Dear Excellency and friend,

I thank you very sincerely for your letter and for your offer to transport me towards freedom. I cannot, alas, leave in such a cowardly fashion.

As for you and in particular for your great country, I never believed for a moment that you would have this sentiment of abandoning a people which has chosen liberty. You have refused us your protection and we can do nothing about it. You leave us and it is my wish that you and your country will find happiness under the sky.

But mark it well that, if I shall die here on the spot and in my country that I love, it is too bad because we are all born and must die one day. I have only committed the mistake of believing in you, the Americans.

Please accept, Excellency, my dear friend, my faithful and friendly sentiments. Prince Sirik Matak.

The letter was reproduced and added to the book Autrefois, Maison Privée.

Shortly after the surrender to the Khmer Rouge was announced, Sirik Matak sought refuge at the Hotel Le Phnom, where the International Red Cross was attempting to create a safe zone. He was turned away once the Red Cross learned that his name was on the list of "Seven Traitors". Outside the hotel, Sirik Matak talked to reporters and distributed copies of his letter to Ambassador Dean. François Bizot reported that Sirik Matak sought political asylum at the French Embassy and that the Khmer Rouge threatened to come into the compound and remove certain individuals by force if they did not go voluntarily. Accompanied by the French Vice-Consul Jean Dyrac and journalist Jon Swain, Bizot took responsibility for informing Sirik Matak of the Khmer Rouge's demands, at which point he voluntarily surrendered and left on a Khmer Rouge Jeep with Mam Nai. Sirik Matak and the officials that remained along with him were likely executed by the Khmer Rouge on 21 April 1975.

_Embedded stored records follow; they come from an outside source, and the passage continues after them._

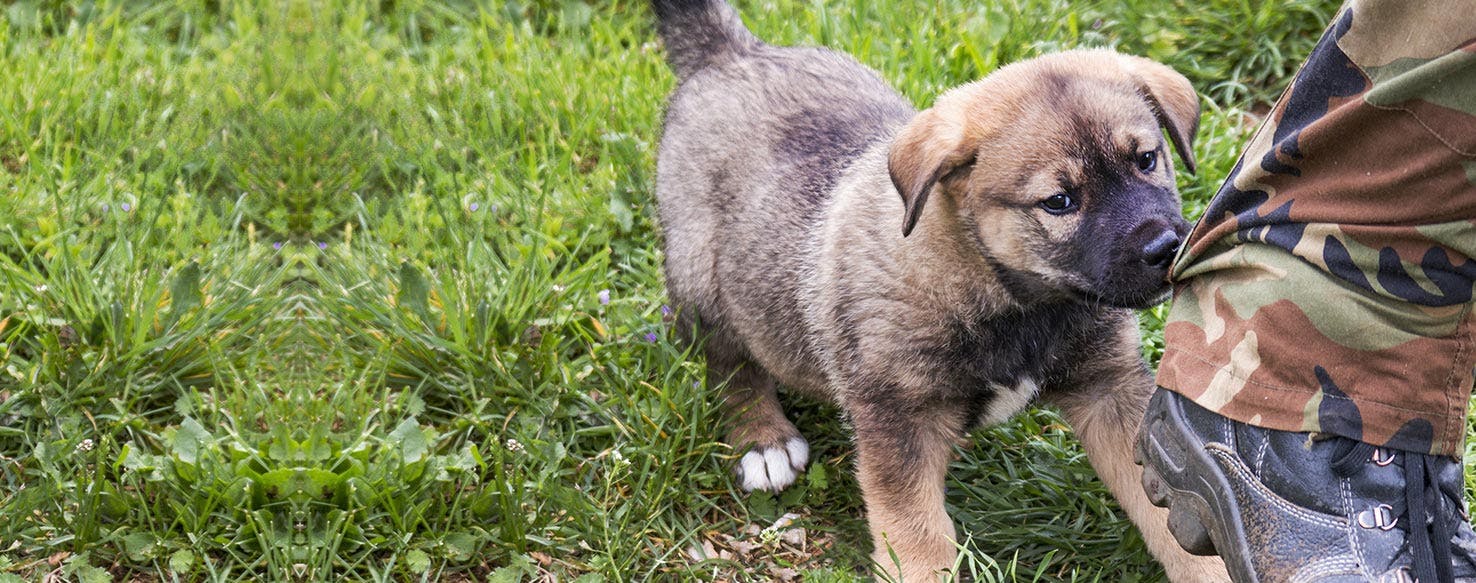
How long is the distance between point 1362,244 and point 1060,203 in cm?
66

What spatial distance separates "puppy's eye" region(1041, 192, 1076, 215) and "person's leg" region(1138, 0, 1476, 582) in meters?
0.31

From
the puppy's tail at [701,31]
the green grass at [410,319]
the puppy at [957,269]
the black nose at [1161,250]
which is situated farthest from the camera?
the puppy's tail at [701,31]

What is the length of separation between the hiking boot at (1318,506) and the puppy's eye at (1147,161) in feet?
1.77

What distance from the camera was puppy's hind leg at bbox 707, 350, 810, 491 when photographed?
10.5ft

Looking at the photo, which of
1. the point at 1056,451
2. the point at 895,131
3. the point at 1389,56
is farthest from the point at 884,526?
the point at 1389,56

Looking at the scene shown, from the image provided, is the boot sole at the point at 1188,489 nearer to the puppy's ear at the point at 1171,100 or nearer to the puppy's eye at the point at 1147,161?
the puppy's eye at the point at 1147,161

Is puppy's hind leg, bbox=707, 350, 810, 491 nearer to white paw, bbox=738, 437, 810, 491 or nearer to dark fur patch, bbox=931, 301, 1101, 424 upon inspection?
white paw, bbox=738, 437, 810, 491

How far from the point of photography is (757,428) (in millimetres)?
3355

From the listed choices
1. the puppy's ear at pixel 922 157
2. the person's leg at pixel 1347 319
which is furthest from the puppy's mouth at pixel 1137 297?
the puppy's ear at pixel 922 157

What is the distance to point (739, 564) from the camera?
2943mm

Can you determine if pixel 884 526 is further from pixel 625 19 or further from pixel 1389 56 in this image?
pixel 625 19

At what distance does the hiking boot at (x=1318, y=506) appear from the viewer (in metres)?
2.14

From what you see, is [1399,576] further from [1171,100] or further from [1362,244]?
[1171,100]

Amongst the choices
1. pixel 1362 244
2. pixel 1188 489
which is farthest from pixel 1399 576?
pixel 1362 244
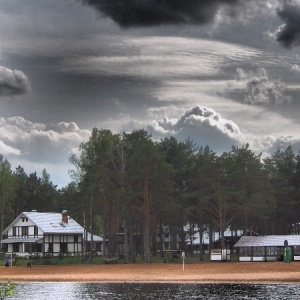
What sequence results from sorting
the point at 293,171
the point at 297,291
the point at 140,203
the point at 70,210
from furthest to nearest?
the point at 293,171 < the point at 70,210 < the point at 140,203 < the point at 297,291

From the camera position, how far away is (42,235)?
117m

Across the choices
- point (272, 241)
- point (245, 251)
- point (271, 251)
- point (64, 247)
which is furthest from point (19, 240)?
point (272, 241)

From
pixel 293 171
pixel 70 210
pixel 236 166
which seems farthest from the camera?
pixel 293 171

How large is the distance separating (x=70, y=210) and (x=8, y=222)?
30.3 meters

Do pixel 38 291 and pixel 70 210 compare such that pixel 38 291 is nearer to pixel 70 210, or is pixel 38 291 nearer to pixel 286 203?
pixel 70 210

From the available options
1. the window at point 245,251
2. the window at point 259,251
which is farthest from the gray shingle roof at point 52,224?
the window at point 259,251

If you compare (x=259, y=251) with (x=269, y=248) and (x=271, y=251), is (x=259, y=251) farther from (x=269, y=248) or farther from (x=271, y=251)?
(x=271, y=251)

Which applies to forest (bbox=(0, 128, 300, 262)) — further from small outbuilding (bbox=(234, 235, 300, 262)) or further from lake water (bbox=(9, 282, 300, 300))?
lake water (bbox=(9, 282, 300, 300))

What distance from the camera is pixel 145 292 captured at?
144ft

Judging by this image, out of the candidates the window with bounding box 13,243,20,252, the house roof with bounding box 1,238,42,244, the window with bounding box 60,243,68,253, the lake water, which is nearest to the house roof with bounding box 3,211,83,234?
the house roof with bounding box 1,238,42,244

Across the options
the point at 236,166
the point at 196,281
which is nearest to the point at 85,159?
the point at 236,166

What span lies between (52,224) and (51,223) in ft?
0.95

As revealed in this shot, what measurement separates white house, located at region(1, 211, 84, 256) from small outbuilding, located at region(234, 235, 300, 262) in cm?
4359

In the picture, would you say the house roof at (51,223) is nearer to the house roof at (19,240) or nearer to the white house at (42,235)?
the white house at (42,235)
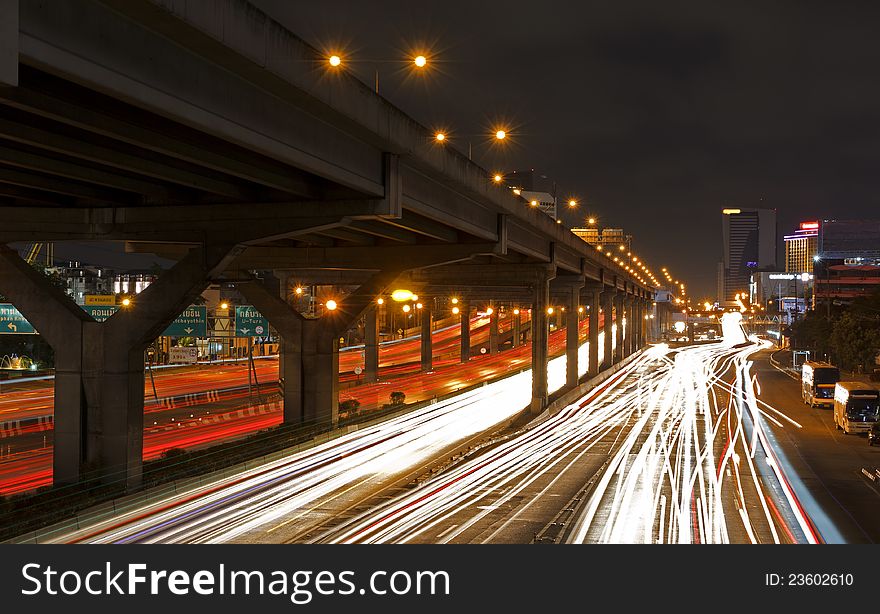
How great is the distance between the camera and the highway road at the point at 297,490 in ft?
62.3

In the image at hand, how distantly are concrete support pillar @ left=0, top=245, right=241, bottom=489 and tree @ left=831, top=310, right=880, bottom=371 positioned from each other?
6653 centimetres

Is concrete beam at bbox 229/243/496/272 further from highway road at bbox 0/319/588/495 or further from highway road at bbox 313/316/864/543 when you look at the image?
highway road at bbox 0/319/588/495

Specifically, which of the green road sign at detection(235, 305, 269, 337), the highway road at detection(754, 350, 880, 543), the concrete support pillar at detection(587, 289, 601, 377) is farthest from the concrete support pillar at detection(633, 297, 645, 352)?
the green road sign at detection(235, 305, 269, 337)

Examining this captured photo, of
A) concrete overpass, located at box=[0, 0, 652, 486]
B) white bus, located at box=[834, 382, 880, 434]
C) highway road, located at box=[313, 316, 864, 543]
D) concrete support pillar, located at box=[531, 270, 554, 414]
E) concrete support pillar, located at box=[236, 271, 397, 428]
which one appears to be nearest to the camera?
concrete overpass, located at box=[0, 0, 652, 486]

The exact details of his death are unclear, but Sihanouk received confirmation that Sirik Matak, along with Long Boret, had been summarily executed by firing squad at the Phnom Penh Cercle Sportif on 21 April; other reports state he was beheaded. Henry Kissinger and others, however, notes a report that Sirik Matak was shot in the stomach and left without medical aid to die over three days.

== Quotes ==
- "Man is born to die. I will not move. I shall stay here and face everything that happens. They can arrest me. If they kill me, what of it? I stay for my country."
- "To die today or tomorrow is no different – just knowing how to make use of your time for the sake of our future generations and society is enough."